= Text =

I was never good enough.

From as far back as I can remember, I was never good enough. I was told I was selfish, lazy, prideful, rebellious, and argumentative. I was told I needed to ask God to forgive me and make me a good person through Him (because we could never be good on our own, only with Jesus’ help and then it was never to our credit, only to His).

When my little sister picked fights with me and I lashed out at her, I was the one scolded, grounded, spanked, had things taken from me, forced to spend time with her to “help us get along”, told to get along and be nice and stop being so selfish and be a better example because I was the oldest. She often got away scott-free, even when she started it. I was told numerous times that if I couldn’t learn to get along with my sister then I couldn’t have friends. Family is more important than friends and how you treat your family tells you how you will treat friends. And if you treat friends better than family, you’re a special kind of hypocrite. I tried to explain why it was easier to treat my friends better. Because they were nice to me.

I was then told that Jesus said “what good is it if you love those who love you?” but loving people who aren’t nice to you is much better in God’s eyes.

= Set tasks =
A - Return, copied word for word, the part of the essay on never being good enough that opens with the words containing "I was then told" and closes with "in God’s eyes.".
B - Resume the essay on never being good enough from its final sentence and carry it forward.

= Given information =
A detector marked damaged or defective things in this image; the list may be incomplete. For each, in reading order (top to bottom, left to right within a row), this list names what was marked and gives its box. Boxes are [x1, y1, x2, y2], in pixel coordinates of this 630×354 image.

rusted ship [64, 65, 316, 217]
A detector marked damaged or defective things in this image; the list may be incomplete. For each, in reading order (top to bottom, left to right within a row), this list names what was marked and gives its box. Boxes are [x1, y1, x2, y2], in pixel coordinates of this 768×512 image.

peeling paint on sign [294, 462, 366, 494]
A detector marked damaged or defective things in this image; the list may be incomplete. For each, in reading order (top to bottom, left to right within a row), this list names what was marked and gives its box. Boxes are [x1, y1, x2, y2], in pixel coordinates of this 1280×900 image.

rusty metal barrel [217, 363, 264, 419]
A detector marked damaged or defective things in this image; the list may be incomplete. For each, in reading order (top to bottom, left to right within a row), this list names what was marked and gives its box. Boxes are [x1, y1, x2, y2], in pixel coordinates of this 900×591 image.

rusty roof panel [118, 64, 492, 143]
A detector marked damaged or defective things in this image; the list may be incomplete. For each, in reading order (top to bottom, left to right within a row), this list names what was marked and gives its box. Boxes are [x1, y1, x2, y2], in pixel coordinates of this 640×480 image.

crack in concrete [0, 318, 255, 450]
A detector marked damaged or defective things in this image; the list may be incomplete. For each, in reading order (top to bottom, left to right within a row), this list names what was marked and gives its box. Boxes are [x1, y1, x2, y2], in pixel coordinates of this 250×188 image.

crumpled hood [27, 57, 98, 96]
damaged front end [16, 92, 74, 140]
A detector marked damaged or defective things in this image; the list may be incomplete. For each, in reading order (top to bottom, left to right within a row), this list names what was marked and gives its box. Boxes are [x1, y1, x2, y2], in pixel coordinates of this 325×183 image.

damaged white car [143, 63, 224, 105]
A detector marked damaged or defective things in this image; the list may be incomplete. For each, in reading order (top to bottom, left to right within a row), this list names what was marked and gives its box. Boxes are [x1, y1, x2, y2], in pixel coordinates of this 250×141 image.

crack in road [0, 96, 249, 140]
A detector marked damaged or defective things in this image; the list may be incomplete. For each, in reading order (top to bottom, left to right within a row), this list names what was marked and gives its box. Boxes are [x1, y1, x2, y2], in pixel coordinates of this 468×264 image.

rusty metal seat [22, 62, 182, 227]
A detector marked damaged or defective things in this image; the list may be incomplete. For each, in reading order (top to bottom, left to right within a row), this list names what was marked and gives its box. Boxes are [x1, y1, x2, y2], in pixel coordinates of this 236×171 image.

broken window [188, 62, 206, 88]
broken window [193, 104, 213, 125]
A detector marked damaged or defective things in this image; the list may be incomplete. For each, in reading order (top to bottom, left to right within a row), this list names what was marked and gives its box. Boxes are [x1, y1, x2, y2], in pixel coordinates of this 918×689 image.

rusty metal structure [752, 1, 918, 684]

= The answers =
A -
I was then told that Jesus said “what good is it if you love those who love you?” but loving people who aren’t nice to you is much better in God’s eyes.

B -
Everything I did was criticized. It was never good enough. There was always something to be fixed, some way to do things better. I remember being about 12 years old and telling my mom in exasperation, “All you ever do is criticise me. You never tell me what I do right, only ever what I do wrong.” She first acted surprised and denied it, then promised to try to notice the good before telling me the bad. That didn’t last very long and felt very fake even when she tried. Like she was straining to find something good to say to get it out of the way so she could go on to grasp “this teachable moment”. Of course, when I resisted the “teachable moment”, I was the one at fault for being “unteachable”.

To this day when someone says “teachable moment” I recoil.

I was always “unteachable” because I often argued with my mom’s criticism. Because her words stung and fighting them off was my only defense, as little as it was. I was good with words and knew how to wield them as weapons of defense. I often had Proverbs quoted at me that said that people that were unteachable were fools and only those willing to listen to constructive criticism were people of good character whom God loved. So I guess that was just another thing that God hated about me too.

I was told constantly that I was selfish, and it didn’t take long for my sister to take up that anthem against me. Of course, sister had “a servant’s heart” and was selfless and kind and I should be more like her. She was generous and I was stingy. I only thought of myself and my needs and God was not pleased with that. I should ask God to give me a servant’s heart. I spent many hours as a child crying to God to give me this elusive servant’s heart that I apparently lacked and needed before my mom would accept me and my actions. Then maybe my sister wouldn’t hate me either. We were given roles very early in life and we played them well. She learned early how to manipulate our parents against me and she was always believed over me.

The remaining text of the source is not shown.